start Record extracts

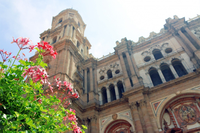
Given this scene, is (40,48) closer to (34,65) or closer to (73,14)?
(34,65)

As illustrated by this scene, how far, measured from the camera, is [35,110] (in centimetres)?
637

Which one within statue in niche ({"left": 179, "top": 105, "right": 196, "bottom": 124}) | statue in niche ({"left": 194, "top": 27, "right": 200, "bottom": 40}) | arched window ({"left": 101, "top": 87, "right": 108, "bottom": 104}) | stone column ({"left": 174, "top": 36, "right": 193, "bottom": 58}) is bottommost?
statue in niche ({"left": 179, "top": 105, "right": 196, "bottom": 124})

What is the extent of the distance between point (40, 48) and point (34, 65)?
82cm

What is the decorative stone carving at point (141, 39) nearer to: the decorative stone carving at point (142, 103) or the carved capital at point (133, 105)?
the decorative stone carving at point (142, 103)

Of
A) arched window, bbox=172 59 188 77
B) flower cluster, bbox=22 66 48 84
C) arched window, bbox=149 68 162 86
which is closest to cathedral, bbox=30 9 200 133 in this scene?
arched window, bbox=149 68 162 86

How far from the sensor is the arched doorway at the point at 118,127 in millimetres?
17188

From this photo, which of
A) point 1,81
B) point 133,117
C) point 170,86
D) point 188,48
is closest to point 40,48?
point 1,81

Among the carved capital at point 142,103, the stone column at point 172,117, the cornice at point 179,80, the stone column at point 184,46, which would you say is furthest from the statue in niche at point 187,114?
the stone column at point 184,46

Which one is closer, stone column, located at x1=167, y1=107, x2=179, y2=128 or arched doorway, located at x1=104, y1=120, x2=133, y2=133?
stone column, located at x1=167, y1=107, x2=179, y2=128

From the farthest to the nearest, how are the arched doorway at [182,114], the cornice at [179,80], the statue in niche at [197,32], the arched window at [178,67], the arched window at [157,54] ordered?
the arched window at [157,54] < the statue in niche at [197,32] < the arched window at [178,67] < the cornice at [179,80] < the arched doorway at [182,114]

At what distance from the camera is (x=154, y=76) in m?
20.8

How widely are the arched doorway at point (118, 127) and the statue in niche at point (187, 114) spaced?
5139 millimetres

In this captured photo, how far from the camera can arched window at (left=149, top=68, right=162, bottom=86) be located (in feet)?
65.8

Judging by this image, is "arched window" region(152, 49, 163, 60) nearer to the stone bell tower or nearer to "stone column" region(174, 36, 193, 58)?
"stone column" region(174, 36, 193, 58)
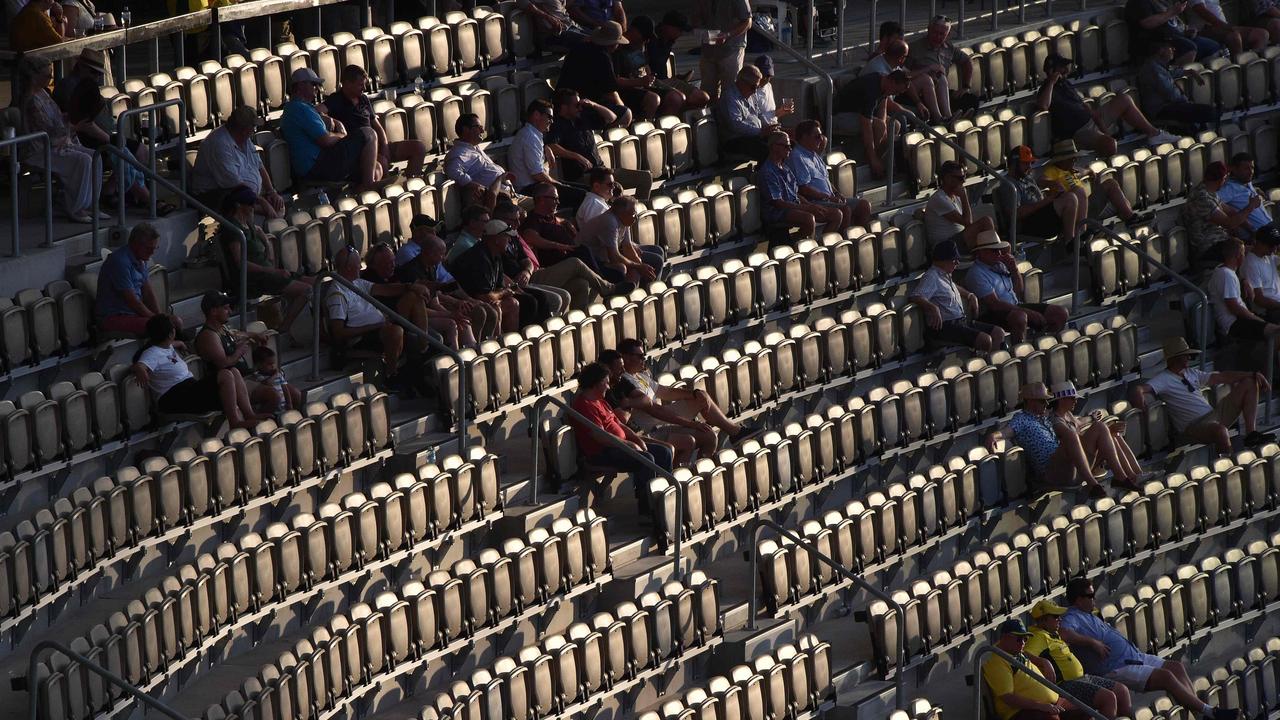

end Record extracts

**Challenge**
Starting with the line containing "Judging by this" and going on through the end of the listing, copy every line again, requests included, but add 147 to each coordinate in the answers. Leave the pictures out.

**Answer below**
Judging by this image, is "arched window" region(152, 49, 163, 60) nearer to the stone bell tower or nearer to "stone column" region(174, 36, 193, 58)?
"stone column" region(321, 183, 340, 205)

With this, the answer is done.